■ GIVEN PASSAGE:
= Beginning of Section =
He's right. As tempting as it can be to draw conclusions about teams and leagues after Week 1, it's also irresponsible. Seasons have plot twists. What we think is true on Sept. 1 rarely proves true on Jan. 1.

But there's an undeniable angst around the Big Ten entering Week 2. It might have been there even if Wisconsin had held onto a 17-point lead against LSU. But after the Badgers' collapse, which knocks them out of the playoff picture for now, the stakes are even higher.

I still think a narrow Michigan State loss to Oregon keeps the Spartans alive for a playoff spot. But a convincing defeat -- and, in the minds of some, any defeat -- will hurt the Big Ten's chances of having a representative.

League commissioner Jim Delany, in an interview with SI.com, called the MSU-Oregon game "disproportionally important" in terms of playoff perception. That phrase -- disproportionally important -- underscores the unfairness and the reality of Week 2 games like Spartans-Ducks.

It's not really fair to punish Michigan State for a loss -- Oregon is 34-2 at Autzen Stadium since the start of the 2009 season. But the bashing will come, perhaps more for the Big Ten than MSU, if the Spartans fall short.
= End of Section =
■ GIVEN DATA:
= Beginning of Section =
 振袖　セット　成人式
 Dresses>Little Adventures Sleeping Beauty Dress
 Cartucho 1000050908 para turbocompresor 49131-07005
= End of Section =
■ ACTIVITY LIST:
a - In the Big Ten passage, reproduce the text from "It's not really" up to and including "Spartans fall short.".
b - According to the Big Ten passage, what is Oregon's record at Autzen Stadium since the start of the 2009 season?
c - Condense the paragraph of the Big Ten passage that begins "League commissioner Jim Delany" into one shorter sentence, keeping its main facts.

■ ANSWERS FOR EACH ITEM:
a -
It's not really fair to punish Michigan State for a loss -- Oregon is 34-2 at Autzen Stadium since the start of the 2009 season. But the bashing will come, perhaps more for the Big Ten than MSU, if the Spartans fall short.

b - 34-2

c - In an SI.com interview, league commissioner Jim Delany called the MSU-Oregon game "disproportionally important" for playoff perception, a phrase that reflects both the unfairness and the reality of Week 2 games like this one.